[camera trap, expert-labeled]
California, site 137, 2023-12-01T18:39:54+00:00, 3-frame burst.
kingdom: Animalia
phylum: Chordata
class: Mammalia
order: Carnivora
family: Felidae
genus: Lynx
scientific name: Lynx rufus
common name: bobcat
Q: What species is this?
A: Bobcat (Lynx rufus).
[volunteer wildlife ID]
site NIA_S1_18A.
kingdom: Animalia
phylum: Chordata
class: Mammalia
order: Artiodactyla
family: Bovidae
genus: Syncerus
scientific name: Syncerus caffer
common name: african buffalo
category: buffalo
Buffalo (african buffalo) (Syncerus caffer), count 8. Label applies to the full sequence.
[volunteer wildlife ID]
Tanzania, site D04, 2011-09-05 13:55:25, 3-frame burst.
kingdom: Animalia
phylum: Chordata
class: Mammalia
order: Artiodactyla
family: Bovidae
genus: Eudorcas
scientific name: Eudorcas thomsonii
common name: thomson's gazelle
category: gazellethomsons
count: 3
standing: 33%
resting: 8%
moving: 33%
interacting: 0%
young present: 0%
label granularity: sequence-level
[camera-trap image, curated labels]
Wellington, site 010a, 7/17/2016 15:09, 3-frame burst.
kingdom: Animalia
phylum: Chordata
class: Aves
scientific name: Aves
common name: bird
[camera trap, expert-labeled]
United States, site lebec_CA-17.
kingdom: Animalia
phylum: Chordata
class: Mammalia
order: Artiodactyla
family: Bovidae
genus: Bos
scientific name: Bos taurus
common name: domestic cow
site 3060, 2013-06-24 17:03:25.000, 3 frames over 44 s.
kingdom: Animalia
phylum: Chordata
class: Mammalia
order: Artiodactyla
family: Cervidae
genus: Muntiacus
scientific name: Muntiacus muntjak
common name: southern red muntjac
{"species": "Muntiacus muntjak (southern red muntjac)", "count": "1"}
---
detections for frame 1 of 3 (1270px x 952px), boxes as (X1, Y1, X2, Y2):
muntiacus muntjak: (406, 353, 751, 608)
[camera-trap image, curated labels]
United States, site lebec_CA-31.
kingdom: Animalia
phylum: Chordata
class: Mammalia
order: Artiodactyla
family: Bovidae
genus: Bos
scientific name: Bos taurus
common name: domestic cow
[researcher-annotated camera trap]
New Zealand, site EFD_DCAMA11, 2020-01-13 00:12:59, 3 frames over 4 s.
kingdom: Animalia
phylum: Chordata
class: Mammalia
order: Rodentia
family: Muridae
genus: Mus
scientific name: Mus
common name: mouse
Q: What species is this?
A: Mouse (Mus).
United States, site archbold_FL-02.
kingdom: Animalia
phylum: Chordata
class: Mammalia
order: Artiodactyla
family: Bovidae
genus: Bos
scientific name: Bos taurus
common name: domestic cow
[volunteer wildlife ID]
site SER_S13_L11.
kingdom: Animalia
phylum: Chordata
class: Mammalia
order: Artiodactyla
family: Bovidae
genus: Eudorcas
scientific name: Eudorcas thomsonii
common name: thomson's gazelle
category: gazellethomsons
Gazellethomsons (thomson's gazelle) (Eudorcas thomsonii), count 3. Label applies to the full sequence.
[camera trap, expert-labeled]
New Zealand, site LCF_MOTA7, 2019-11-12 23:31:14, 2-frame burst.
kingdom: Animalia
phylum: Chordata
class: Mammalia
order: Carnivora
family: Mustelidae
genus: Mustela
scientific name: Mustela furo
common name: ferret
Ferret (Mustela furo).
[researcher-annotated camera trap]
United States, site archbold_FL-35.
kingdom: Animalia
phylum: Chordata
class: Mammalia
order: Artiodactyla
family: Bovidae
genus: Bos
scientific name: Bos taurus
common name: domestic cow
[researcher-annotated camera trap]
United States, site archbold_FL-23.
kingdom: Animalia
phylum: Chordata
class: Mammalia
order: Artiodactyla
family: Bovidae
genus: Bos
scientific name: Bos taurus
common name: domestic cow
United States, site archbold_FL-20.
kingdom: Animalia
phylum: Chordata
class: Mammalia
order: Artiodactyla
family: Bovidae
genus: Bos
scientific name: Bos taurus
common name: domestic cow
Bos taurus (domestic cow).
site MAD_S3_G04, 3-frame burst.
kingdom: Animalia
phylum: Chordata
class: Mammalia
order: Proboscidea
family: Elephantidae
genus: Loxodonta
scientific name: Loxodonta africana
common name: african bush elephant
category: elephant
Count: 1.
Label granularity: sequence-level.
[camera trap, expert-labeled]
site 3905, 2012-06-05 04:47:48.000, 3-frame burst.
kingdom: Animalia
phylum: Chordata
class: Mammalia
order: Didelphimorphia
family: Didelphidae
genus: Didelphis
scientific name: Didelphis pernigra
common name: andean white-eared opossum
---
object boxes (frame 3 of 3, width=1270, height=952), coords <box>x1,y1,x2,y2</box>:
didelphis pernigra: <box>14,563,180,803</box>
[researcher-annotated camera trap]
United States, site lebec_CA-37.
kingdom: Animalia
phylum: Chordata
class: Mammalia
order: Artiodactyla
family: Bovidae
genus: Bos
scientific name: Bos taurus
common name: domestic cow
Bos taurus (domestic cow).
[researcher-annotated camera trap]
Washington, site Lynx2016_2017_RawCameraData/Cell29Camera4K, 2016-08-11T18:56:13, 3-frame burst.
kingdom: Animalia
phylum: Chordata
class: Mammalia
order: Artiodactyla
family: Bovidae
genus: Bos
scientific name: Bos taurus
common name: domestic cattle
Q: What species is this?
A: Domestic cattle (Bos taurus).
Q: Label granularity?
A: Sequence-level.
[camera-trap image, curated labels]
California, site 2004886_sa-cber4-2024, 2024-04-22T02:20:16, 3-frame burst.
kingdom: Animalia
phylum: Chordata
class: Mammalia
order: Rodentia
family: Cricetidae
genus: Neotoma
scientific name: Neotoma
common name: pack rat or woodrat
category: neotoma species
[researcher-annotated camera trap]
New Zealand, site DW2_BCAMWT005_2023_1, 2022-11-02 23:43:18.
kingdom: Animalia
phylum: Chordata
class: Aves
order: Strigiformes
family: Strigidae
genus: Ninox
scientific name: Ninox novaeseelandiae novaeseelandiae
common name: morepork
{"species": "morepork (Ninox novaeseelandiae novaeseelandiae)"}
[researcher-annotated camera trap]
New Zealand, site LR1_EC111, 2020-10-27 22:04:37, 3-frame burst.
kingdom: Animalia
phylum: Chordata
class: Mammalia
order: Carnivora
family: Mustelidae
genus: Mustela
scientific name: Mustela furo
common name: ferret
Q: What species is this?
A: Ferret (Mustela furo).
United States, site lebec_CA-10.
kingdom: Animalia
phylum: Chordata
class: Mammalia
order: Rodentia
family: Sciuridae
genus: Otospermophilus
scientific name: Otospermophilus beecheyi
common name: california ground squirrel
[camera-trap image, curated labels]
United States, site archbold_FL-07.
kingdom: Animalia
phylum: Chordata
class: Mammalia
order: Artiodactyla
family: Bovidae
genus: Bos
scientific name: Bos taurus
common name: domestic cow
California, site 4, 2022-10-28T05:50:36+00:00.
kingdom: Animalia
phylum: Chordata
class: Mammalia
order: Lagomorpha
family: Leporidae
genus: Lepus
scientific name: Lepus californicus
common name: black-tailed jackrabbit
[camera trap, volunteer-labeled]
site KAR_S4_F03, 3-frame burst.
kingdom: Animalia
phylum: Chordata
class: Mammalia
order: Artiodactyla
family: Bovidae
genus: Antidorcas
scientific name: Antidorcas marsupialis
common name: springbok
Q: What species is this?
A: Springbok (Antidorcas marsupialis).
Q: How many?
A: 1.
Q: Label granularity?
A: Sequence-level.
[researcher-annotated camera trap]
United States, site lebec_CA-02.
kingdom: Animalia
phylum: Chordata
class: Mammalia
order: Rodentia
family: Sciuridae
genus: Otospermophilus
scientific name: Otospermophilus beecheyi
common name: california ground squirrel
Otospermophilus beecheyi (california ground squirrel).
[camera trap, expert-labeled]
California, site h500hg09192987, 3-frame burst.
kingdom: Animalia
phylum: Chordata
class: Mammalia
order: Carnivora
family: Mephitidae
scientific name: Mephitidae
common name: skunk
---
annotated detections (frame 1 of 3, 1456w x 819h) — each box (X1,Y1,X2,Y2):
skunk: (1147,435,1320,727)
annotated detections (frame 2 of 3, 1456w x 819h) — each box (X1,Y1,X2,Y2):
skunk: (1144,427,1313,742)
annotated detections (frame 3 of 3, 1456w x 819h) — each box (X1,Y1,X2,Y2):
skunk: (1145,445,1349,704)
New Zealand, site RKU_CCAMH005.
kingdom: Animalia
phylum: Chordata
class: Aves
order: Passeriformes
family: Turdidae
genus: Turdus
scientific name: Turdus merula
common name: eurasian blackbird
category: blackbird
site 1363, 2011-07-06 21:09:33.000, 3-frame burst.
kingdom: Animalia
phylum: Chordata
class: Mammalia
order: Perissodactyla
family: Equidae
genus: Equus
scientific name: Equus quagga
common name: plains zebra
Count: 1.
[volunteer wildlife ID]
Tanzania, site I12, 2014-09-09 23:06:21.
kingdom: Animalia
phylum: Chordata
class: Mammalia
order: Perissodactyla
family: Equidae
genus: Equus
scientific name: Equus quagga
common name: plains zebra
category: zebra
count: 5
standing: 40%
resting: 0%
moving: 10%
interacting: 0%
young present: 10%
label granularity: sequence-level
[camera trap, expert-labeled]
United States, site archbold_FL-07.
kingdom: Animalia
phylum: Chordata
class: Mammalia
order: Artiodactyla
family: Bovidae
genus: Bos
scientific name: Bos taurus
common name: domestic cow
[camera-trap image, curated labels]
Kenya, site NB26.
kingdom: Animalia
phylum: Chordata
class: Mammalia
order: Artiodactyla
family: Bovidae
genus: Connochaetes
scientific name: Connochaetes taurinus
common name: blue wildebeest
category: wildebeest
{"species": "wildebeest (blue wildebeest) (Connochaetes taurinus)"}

## EXERCISE REQUIREMENTS
With the line containing "common name: african buffalo" as the last one, please set down exactly the lines of the records above from their very first line, and nothing more.

## COMPLETED EXERCISE
[camera trap, expert-labeled]
California, site 137, 2023-12-01T18:39:54+00:00, 3-frame burst.
kingdom: Animalia
phylum: Chordata
class: Mammalia
order: Carnivora
family: Felidae
genus: Lynx
scientific name: Lynx rufus
common name: bobcat
Q: What species is this?
A: Bobcat (Lynx rufus).
[volunteer wildlife ID]
site NIA_S1_18A.
kingdom: Animalia
phylum: Chordata
class: Mammalia
order: Artiodactyla
family: Bovidae
genus: Syncerus
scientific name: Syncerus caffer
common name: african buffalo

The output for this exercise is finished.